Sir Robert smiled. "You are not deterred in your appre
ciation of the telegraph by the recent debacles? "
After a slow start in the late 1840s the use of telegraphs had exploded, first in short-distance lines and then in ever-longer ones, including several undersea cables across the channels between Ireland and England, and England and the Continent. The successful bridging of the Atlantic Ocean from Valentia in western Ireland to Newfoundland in eastern America in August of last year had been declared a huge success. It had occasioned a hysterical optimism in national presses, heralding manifold numerous benefits all the way to fortunes in the commercial sectors and world peace in the political ones.
The failure of the transatlantic cable on September 1st of that year, less than two months later, had dashed many hopes. However the Atlantic Telegraph Company was a merely commercial enterprise. The announcement just weeks ago of the failure of a similar submarine cable from Britain across the Red Sea to India had caused a tremendous outcry because it was government funded. Now the same papers who had heralded the new millennium were predicting apocalypse.
Mary vented a snort.
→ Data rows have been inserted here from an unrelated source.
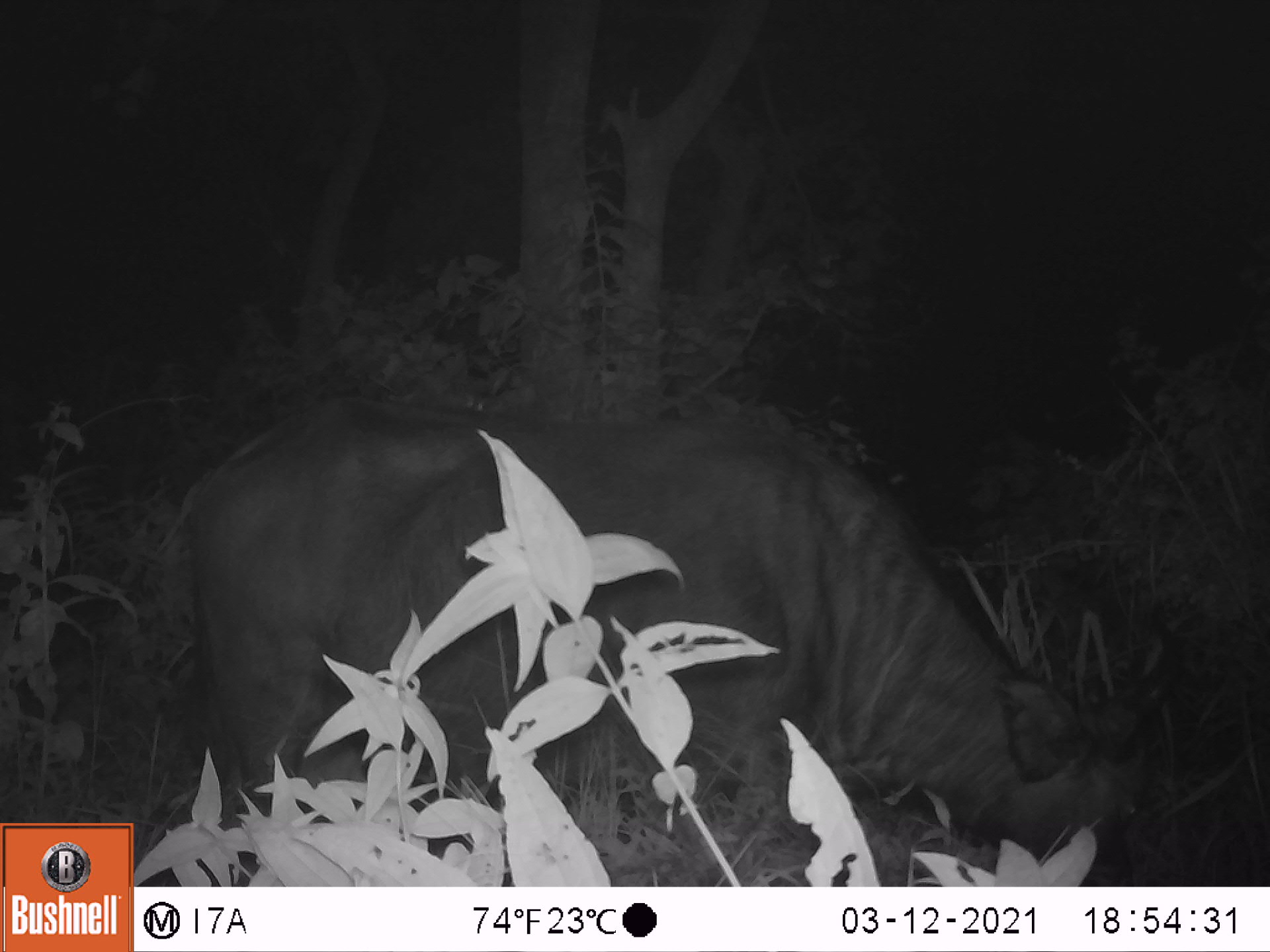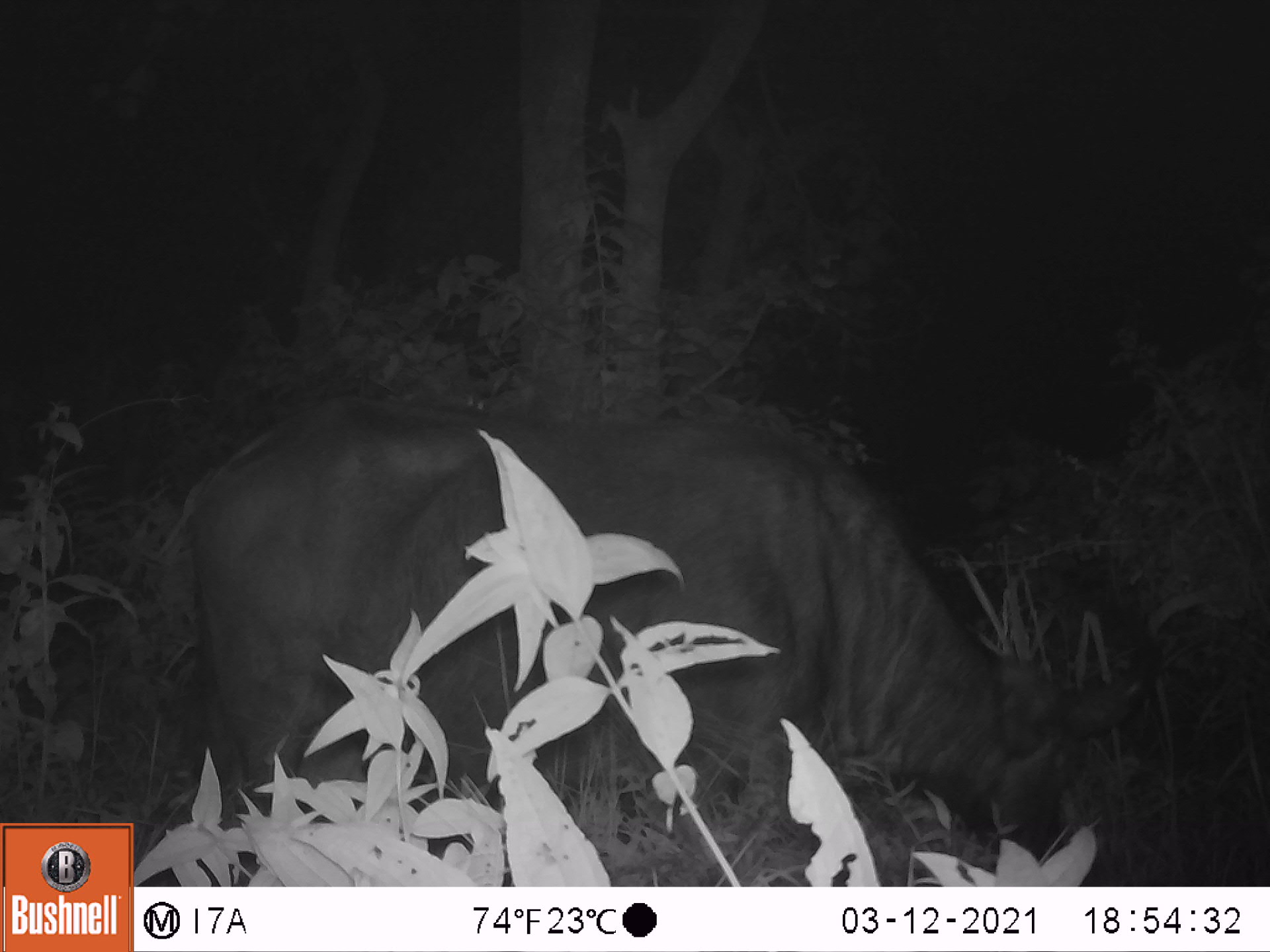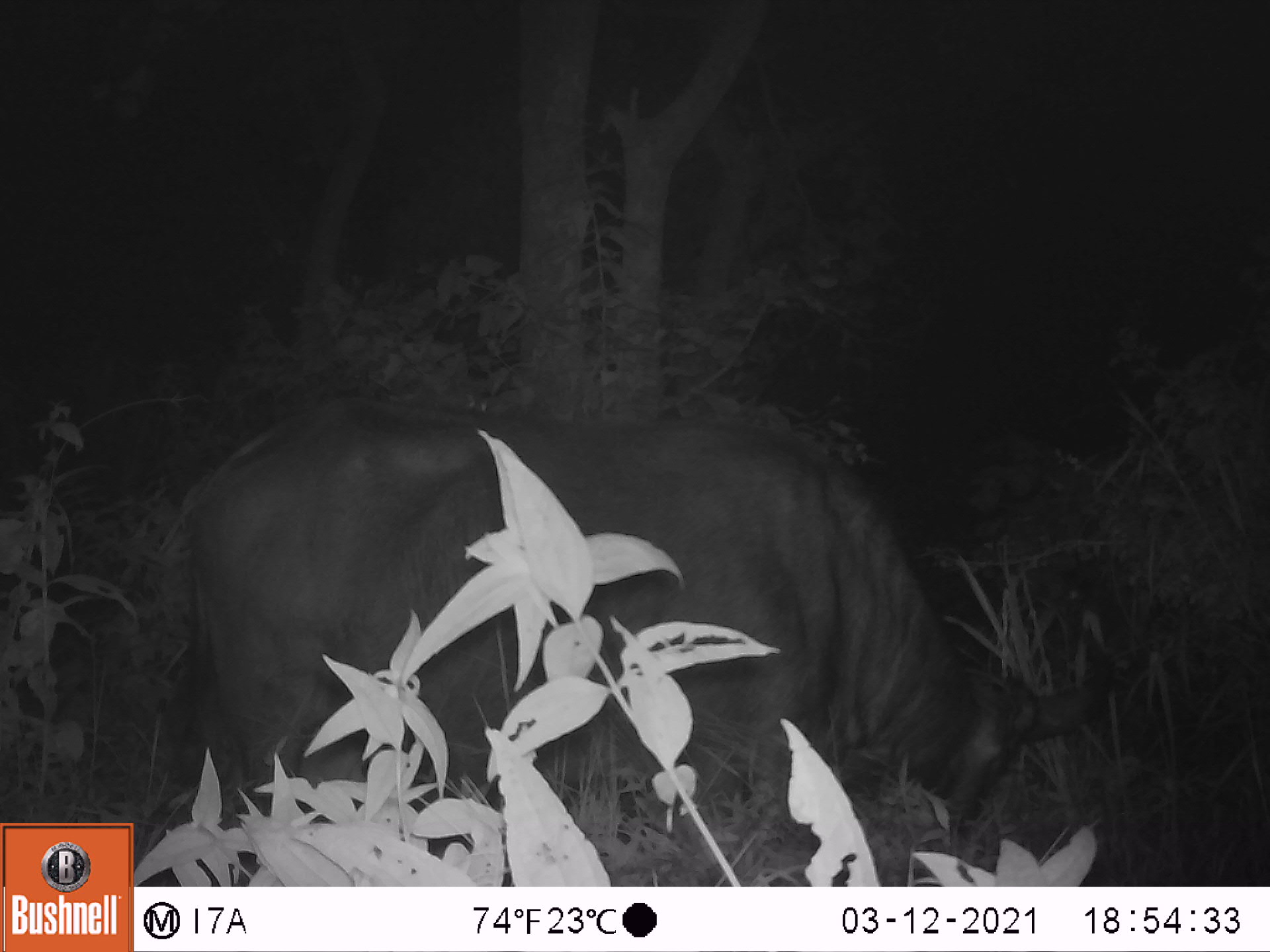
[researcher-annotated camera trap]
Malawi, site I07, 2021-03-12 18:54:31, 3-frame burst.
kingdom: Animalia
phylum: Chordata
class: Mammalia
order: Artiodactyla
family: Bovidae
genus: Syncerus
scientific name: Syncerus caffer caffer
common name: cape buffalo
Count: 1.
It was pure Edith, upon whom she had modeled the Dame Edith character, and Mary had practiced it to perfection. It expressed disdain in a most ladylike and at the same time vehement manner. She loved it so much that she had to restrain herself from using it too often.
"Fools always over-react. I am not one. The trajectory of the telegraph is perfectly obvious."
"I agree," he said. "American Telegraph hired an absolute idiot, that Professor Whitehouse. The cable was bound to fail."
She shrugged. "Another area of electromagnetism I want to see exploited is electric generators and motors. Ireland may be poor in coal but it's rich in water power."
Hardly a day passed when it did not rain in Ireland and the country had hundreds of rivers and riverlets. Mary had been struck by the appealing dualism of electric generators and motors. When spun by a mechanical power source they created electricity. When supplied with electric power they spun.